> _WORK TO COMPLETE_:
[A] Repeat word for word the part of the genetic testing passage starting with "In June this" and going on through "new OECD guidelines.".
[B] Decide whether each statement below agrees with the genetic testing passage. Answer yes or no for each, and quote the words of the passage that settle it.
(i) The OECD approved its new genetic testing guidelines in June this year.
(ii) EuroGentest is holding the first of its roadshows in Germany.
(iii) Poland has extensive legal regulations on genetic testing.

> _DOCUMENT PASSAGE_:
>>>>

Genetic testing technology and services are developing at an incredible speed. However, it is often difficult if not impossible for politicians and health officials to keep track of the implications for both professionals and patients.
In June this year, the OECD approved new guidelines to provide a framework for countries seeking to develop their genetic testing services. EuroGentest, a major EU-funded project dedicated to harmonising genetics testing services across Europe, will hold today in Poland the first of a series of roadshows aimed at encouraging EU member states to implement the new OECD guidelines.
Poland is an ideal starting point for a variety of compelling reasons, according to roadshow host and leading Polish geneticist, Professor Michal Witt: “Firstly we have a scarcity of legal regulations in Poland regarding genetic testing, matched by a reluctance of politicans and legislators to get involved in what is admittedly a difficult area. We also have the contrast of highly professional state-funded clinical genetics centers being challenged by a growing number of commerical labs, clinics and companies offering genetic testing with no further interpretation of results or counselling. And of course there is a growing interest in and demand from the public for genetic testing. We therefore hope that this EuroGentest-sponsored meeting will encourage Polish politicians to commit to being one of the first countries to fully implement the OECD guidelines as soon as possible.”

<<<<

> _SUPPLIED MATERIAL_:
>>>>

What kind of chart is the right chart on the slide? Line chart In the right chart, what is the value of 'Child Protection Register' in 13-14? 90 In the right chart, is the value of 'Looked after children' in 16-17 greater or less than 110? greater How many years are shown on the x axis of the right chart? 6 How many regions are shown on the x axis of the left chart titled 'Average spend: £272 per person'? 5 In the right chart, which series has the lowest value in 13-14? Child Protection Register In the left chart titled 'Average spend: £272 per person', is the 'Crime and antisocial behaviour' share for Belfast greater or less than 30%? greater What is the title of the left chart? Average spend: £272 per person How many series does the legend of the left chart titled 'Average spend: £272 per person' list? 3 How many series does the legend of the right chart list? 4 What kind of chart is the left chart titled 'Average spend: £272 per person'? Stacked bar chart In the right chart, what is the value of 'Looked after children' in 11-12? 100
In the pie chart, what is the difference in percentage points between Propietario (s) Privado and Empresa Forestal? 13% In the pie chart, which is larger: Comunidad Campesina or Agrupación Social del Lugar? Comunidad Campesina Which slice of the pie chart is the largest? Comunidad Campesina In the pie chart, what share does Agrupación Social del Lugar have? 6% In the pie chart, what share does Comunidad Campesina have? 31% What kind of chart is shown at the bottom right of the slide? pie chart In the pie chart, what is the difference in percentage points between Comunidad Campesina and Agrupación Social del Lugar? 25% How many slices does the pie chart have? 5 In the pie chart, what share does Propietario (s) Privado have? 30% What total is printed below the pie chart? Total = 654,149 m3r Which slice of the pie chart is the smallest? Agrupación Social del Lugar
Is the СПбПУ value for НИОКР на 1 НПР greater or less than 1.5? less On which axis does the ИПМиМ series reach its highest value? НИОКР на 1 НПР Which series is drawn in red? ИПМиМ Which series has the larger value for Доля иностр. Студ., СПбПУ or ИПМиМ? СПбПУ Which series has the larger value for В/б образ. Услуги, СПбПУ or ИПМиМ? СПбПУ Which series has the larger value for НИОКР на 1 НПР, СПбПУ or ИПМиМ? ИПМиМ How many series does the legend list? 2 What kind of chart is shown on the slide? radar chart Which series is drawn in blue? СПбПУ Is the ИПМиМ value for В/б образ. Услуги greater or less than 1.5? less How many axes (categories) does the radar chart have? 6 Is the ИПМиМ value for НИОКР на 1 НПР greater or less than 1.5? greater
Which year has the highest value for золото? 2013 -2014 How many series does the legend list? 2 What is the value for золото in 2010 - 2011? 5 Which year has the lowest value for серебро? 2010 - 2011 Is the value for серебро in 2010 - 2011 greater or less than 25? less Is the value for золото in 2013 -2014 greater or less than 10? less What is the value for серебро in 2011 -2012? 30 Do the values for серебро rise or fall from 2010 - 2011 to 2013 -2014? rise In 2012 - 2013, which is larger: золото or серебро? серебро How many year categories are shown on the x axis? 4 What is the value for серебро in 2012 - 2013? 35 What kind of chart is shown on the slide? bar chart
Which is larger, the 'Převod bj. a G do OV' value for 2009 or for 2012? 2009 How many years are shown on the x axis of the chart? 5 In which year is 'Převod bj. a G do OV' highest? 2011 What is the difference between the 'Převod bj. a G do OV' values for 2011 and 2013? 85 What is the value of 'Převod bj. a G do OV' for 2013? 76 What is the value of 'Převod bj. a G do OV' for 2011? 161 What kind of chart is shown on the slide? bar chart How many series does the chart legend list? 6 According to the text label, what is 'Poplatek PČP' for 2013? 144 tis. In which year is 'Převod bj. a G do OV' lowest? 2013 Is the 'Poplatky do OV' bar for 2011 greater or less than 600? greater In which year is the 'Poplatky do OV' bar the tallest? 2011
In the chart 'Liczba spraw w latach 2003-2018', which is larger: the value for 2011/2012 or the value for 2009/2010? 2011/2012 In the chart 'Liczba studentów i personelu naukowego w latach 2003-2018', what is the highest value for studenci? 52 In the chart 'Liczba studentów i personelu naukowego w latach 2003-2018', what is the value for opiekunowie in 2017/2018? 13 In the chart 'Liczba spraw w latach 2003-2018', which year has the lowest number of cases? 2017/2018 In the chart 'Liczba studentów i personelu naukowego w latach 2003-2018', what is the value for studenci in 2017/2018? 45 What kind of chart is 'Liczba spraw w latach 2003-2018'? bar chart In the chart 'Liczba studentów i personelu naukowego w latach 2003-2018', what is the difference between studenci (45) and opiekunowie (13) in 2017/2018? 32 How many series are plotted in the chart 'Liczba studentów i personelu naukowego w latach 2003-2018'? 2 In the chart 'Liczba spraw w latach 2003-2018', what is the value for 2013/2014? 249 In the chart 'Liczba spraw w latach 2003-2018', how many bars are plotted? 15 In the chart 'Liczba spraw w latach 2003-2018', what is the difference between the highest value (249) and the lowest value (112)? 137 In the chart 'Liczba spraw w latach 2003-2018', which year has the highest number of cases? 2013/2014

<<<<

> _RESULTS OF THE EXERCISE_:
[A]
In June this year, the OECD approved new guidelines to provide a framework for countries seeking to develop their genetic testing services. EuroGentest, a major EU-funded project dedicated to harmonising genetics testing services across Europe, will hold today in Poland the first of a series of roadshows aimed at encouraging EU member states to implement the new OECD guidelines.

[B]
(i) Yes: "In June this year, the OECD approved new guidelines"
(ii) No: "will hold today in Poland the first of a series of roadshows"
(iii) No: "we have a scarcity of legal regulations in Poland regarding genetic testing"